Durant les deux premiers jours d’audience, les procureurs financiers et les juges de la 32e chambre du tribunal correctionnel ont confronté Christian Favier et Frédéric Houx aux conditions d’embauche de la trentaine de collaborateurs d’élus, à leurs missions et à leurs liens hiérarchiques. Contrairement aux collaborateurs de cabinet qui sont librement choisis par le président du conseil départemental pour l’épauler dans ses décisions politiques pour la durée de son mandat, les collaborateurs d’élus sont des fonctionnaires employés à des fonctions support. Dans les faits, les agents administratifs participent à la prise de décision politique puisqu’ils nourrissent la réflexion des élus de grâce à leur expertise. Pour les avocats de Christian Favier, les collaborateurs d’élu du conseil départemental du Val-de-Marne étaient des agents administratifs comme n’importe quels autrse et se distinguaient ainsi des collaborateurs de cabinet. “Parce qu’il s’agissait de démontrer que ces emplois de la questure étaient des emplois de cabinet, les gendarmes se sont échinés, épuisés à comparer ces deux missions. Mais, il faut bien comprendre que cette mission est impossible parce que l’article 5 de la loi de 1987 précise que les missions du collaborateur de cabinet sont libres. Comment voulez-vous comparer quelques chose avec un référentiel qui n’existe pas? Il faut faire l’inverse, comparer les missions et fonctions des agents de la questure avec celles d’un agent administratif“, a expliqué Matthieu Hénon, leur avocat. “Si l’on saisit 4 ans de vos mails, est-ce que dedans, vous êtes sûr qu’il n’y a pas un peu de privé, parler de politique, souhaiter un bon anniversaire à un élu. On ne peut pas en déduire que vous êtes un membre du cabinet. C’est ce qu’ont fait les gendarmes. Ils ont picoré. La vie n’est pas cloisonnée. (…) J’attire l’attention du tribunal parce que l’on a un bruit de fond dans ce procès, celui du – tous pourris – il prépare l’arrivée des extrêmes. A force, de tordre le droit pour trouver les moyens de poursuivre deux honnêtes hommes, des règles du code pénal, des élus, vous ne rendez pas service à la République. Je veux que vous soyez intolérants pour ceux qui volent l’argent public, pour ceux qui se servent mais les honnêtes gens, ceux qui respectent la loi, on ne peut pas les déferrer devant ce tribunal”, a ajouté Didier Seban.

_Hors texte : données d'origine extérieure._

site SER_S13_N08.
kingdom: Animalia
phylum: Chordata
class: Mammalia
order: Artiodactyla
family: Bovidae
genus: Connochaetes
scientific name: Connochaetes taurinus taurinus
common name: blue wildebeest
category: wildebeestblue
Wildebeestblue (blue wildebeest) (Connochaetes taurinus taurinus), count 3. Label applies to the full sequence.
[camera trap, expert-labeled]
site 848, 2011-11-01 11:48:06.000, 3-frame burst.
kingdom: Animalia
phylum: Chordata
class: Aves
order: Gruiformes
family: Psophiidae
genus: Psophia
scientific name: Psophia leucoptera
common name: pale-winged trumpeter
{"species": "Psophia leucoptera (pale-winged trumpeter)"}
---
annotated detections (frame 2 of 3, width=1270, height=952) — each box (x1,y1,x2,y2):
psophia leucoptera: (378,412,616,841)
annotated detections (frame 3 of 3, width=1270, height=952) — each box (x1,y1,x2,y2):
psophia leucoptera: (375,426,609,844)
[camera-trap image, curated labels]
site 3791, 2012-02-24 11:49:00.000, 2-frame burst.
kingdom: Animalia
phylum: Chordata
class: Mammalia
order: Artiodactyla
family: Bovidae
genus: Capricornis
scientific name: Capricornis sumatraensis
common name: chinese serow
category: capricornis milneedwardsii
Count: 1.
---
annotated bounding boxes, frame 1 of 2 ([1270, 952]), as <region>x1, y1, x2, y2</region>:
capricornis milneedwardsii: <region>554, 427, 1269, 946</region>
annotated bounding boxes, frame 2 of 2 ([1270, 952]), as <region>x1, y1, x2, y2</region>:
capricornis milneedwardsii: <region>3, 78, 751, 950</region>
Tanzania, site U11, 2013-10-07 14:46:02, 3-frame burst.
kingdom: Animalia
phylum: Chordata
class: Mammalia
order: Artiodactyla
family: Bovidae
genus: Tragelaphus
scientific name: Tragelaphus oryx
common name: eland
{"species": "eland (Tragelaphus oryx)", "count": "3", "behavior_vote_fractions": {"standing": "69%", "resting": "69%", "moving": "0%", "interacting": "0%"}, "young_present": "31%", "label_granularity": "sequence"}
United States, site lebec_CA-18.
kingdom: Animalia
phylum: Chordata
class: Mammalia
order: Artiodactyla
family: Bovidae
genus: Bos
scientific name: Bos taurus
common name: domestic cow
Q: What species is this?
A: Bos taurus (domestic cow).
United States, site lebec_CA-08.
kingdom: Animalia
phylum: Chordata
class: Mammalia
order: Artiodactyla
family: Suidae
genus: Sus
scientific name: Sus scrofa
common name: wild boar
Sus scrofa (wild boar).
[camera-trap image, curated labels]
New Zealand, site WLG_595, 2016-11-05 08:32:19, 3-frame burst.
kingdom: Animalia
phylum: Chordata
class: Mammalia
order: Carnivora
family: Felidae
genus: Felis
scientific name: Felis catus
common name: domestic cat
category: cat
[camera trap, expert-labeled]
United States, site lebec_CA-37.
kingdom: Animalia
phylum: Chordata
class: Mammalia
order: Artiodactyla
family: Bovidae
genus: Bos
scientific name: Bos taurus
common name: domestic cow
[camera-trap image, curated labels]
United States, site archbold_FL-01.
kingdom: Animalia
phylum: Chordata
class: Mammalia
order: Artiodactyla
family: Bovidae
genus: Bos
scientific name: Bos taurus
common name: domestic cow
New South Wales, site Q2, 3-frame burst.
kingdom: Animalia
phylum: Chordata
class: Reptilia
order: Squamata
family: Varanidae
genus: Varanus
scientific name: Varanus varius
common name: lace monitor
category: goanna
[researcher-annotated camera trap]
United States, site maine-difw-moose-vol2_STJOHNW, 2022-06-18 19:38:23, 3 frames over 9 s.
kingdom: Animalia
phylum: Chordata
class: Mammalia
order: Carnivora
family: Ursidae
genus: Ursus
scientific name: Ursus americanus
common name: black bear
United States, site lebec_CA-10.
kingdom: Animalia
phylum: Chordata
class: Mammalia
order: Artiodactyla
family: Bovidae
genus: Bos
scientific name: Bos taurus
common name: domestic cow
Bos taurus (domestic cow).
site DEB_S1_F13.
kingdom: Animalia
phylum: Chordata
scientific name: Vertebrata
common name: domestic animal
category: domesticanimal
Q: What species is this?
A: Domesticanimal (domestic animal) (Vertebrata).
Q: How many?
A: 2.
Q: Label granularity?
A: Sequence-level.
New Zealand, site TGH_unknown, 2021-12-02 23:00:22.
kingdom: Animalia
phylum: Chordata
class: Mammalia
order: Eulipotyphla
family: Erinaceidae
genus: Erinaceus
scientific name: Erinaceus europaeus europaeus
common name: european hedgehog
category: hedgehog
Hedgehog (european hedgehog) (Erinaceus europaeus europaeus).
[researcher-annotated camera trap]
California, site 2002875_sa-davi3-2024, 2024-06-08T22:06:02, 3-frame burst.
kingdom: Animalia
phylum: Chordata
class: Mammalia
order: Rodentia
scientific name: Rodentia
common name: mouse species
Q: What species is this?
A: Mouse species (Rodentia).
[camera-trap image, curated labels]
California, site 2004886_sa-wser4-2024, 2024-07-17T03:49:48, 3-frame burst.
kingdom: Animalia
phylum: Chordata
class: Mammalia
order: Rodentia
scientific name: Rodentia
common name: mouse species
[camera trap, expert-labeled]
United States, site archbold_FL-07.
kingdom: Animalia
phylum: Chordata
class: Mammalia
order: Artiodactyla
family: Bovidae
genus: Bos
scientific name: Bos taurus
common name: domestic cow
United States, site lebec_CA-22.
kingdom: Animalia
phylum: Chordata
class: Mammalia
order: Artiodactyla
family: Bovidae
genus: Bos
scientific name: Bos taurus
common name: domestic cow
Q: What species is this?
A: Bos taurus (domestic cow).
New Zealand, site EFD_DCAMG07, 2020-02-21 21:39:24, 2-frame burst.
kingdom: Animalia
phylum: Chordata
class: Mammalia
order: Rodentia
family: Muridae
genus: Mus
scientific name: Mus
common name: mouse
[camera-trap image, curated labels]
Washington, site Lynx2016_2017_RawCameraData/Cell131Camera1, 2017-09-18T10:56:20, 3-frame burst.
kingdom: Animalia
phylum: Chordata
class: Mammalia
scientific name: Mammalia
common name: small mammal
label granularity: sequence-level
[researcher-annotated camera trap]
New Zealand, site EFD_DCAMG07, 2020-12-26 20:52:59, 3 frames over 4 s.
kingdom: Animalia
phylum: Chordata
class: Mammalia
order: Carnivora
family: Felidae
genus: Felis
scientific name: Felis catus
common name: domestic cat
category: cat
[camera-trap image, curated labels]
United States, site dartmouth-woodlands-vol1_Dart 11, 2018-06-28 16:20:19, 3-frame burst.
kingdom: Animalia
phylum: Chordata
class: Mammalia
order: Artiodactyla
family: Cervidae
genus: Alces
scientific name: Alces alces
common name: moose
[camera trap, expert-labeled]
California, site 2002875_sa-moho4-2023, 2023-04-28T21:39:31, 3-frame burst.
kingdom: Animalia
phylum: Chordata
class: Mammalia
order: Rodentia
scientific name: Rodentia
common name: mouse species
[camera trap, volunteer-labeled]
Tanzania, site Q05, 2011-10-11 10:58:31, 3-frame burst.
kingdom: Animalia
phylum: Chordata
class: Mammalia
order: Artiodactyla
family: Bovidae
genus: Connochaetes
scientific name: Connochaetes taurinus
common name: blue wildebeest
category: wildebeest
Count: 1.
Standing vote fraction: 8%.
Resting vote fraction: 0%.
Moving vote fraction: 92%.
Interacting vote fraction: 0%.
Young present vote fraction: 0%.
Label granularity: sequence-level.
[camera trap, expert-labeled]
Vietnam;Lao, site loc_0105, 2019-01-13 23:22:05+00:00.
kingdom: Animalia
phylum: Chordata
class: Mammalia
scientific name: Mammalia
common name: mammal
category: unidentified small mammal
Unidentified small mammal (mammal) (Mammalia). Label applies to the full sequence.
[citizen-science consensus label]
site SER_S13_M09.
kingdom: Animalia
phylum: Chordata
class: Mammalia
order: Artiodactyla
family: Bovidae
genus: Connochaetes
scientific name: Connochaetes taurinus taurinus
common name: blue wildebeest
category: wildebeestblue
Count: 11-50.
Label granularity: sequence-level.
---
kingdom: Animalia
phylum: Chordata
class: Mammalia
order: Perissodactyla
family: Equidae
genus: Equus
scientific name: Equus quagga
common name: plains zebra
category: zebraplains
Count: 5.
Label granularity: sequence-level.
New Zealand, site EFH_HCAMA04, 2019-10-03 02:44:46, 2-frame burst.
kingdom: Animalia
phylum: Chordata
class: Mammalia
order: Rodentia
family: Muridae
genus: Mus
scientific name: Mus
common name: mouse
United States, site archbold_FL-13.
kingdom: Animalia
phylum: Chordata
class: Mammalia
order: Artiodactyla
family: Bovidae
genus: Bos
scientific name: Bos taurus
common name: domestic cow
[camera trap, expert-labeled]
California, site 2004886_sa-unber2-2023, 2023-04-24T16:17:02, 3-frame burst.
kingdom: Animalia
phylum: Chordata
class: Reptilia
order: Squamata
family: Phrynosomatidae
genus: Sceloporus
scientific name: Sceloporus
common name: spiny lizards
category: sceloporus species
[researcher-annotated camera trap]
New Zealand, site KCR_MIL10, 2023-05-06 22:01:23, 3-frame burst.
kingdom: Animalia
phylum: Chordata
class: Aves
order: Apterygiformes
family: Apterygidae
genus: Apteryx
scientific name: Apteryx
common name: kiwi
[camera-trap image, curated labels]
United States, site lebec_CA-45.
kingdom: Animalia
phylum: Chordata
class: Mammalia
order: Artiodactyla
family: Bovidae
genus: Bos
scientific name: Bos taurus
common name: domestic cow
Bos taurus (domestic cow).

La Cour des comptes s’intéresse à d’autres collectivités

Depuis 2018 et l’ouverture de l’enquête préliminaire pour détournement de fonds publics au sujet des collaborateurs d’élus en Val-de-Marne, la Cour des Comptes s’intéresse à d’autres collectivités. Le conseil régional d’Île-de-France et d’Auvergne-Rhône-Alpes sont notamment dans le collimateur de la justice et scrutent avec attention l’issue de ce premier procès pénal. L’avocat Didier Seban en a fait usage dans sa plaidoirie. “Dans le cadre de ses missions de contrôle, la Cour des Comptes s’intéresse désormais à ces emplois. Elle a mené des contrôles sur tout un tas de collectivités. Et on lit dans la presse que le parquet poursuivrait ses investigations sur les régions Île-de-France et Auvergne-Rhône-Alpes. On comprend l’intérêt du parquet, une ancienne candidate à la présidence de la République et un futur candidat. Ça vaut le coup de venir appuyer sur le Val-de-Marne pour essayer de créer une jurisprudence !”.

Le jugement a été mis en délibéré jusqu’au 23 mars.